You again? Figures! Very nice work. I've got pictures of diorama somewhere about:
http://giantbattlingrobots.blogspot.com/2008/11/camospecs-diorama-gencon-2007.html
and
http://s238.photobucket.com/albums/ff32/Trebuchet3025/2007-08-18/?start=60

I had my own dropship project, though on a somewhat smaller scale. Since Iron Wind came out with the resin-cast Union I'll probably never finish it.

Steven Satak said...

Not so fast dropping that dropship. The resin cast Union is really small, what they call 'map scale'. To field one which is 1/285 scale, such as the one we made for GenCon 2007, you have to build it big. It does not have to be as fancy as ours, but then, ours wasn't really that hard to do.

Oboy, guess where that dropship turned up again? CG purchased it from me after the con... now it is on the back cover of Strategic Ops.

Steve

Dan Eastwood said...

I was building mine to "map scale", so about 3 inches in diameter (1:12000 scale, more or less). It's a little smaller than the Iron Wind model, but I started mine before I ever knew they were coming out with one. (There might be a block post in that, if I can get some other projects out of the way).

Steven Satak said...

Also? If you ever consider lighting a metal miniature again, here's a tip - run only one wire up the inside. The 'Mech itself can be the other 'wire' as long as you have good mechanical contact.

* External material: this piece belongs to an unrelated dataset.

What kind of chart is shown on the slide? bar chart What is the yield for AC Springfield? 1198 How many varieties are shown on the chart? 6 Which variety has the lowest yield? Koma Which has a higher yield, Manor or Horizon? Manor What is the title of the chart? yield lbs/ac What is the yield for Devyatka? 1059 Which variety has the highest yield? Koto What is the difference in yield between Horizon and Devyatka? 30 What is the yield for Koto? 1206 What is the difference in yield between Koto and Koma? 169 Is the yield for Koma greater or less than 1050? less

Soldering is an option, but the mini absorbs heat at a tremendous rate, so you will need a forty-watt iron or a hundred-watt soldering gun to pull it off.

Me, I would just drill a tiny hole behind the light, fold a short lead from the light in half and jam it into the hole. Then I'd check it with a VOM set to check continuity. Finally, I'd solder a wire to the bottom of the foot.

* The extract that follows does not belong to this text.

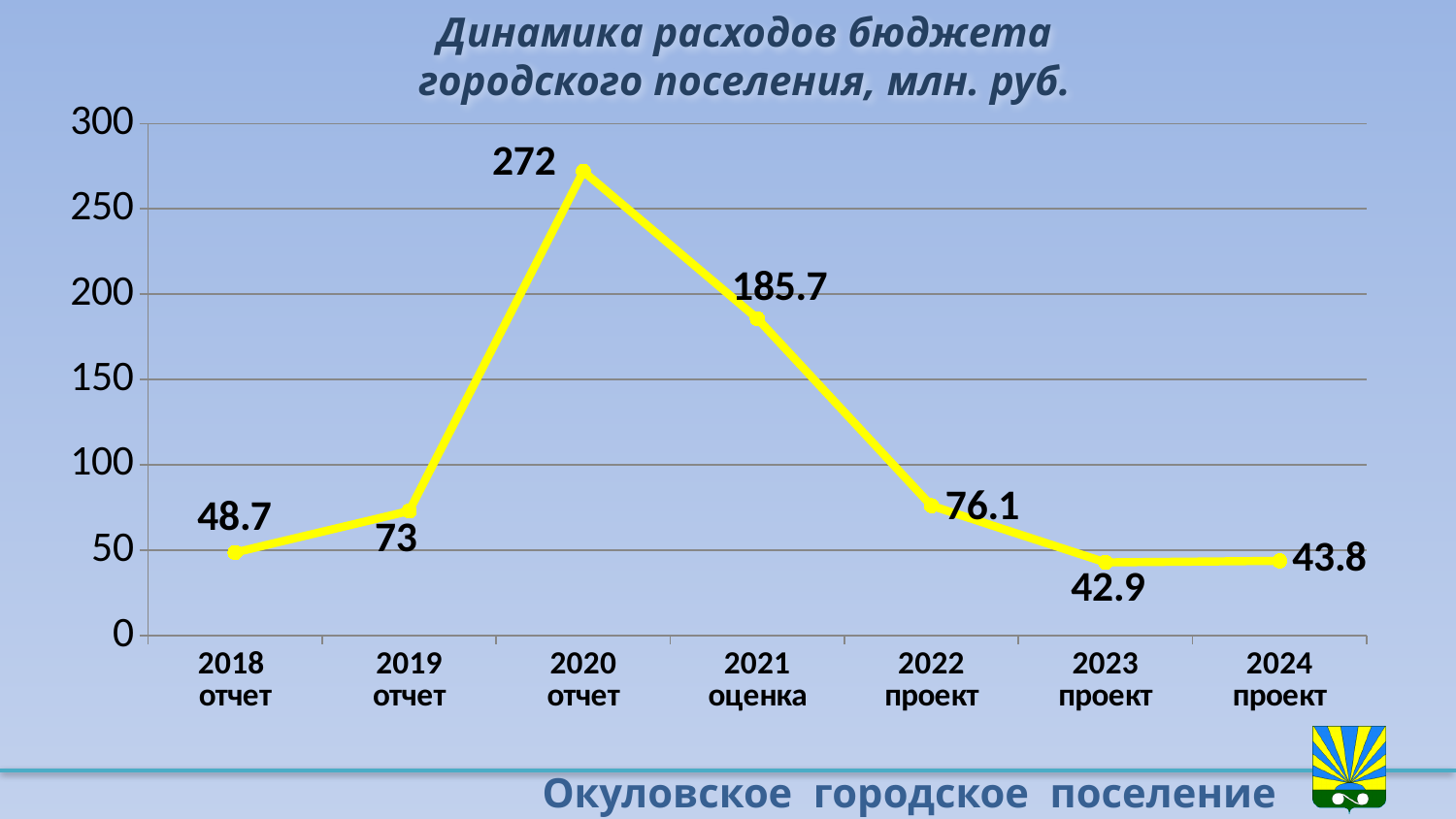
What is the value shown for 2024 проект? 43.8 Which year has the lowest budget expenditure? 2023 проект What is the title of the chart? Динамика расходов бюджета городского поселения, млн. руб. What kind of chart is shown on the slide? line chart What is the budget expenditure value for 2020 отчет? 272 Which year has the highest budget expenditure? 2020 отчет Which is larger, the value for 2018 отчет or the value for 2019 отчет? 2019 отчет What is the value shown for 2021 оценка? 185.7 Do the values rise or fall from 2020 отчет to 2023 проект? fall How many years are plotted on the chart? 7 What is the difference between the values for 2020 отчет and 2021 оценка? 86.3 Is the value for 2022 проект greater or less than 100? less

Or you can run two wires. They both work.

Steve

Dan Eastwood said...

Once the hole was drilled, running two wires was no problem. I've been asked about doing the same with a Warhammer where there is not room to drill anything, and using the mini itself to complete the circuit might help. (Alternately, cut off the searchlight and build a resculpt around the bulb itself, but I'm not that crazy, yet).

Anonymous said...
This comment has been removed by a blog administrator.
Dan Eastwood said...

Hi Patricia,
Your post is suspiciously non-specific, which makes me suspect it is more flattery SPAM. StatCounter tells me you have been following along for all of 3 minutes and 39 seconds following a search for "model train", which seems to confirm my suspicion.

I'll give you the benefit of the doubt though. Post again in accordance with my Posting Policy, and I'll bring your first post back from limbo.

Steven Satak said...

Wow. Dan, you're being visited by a web 'bot? Wow. I guess you have arrived, eh?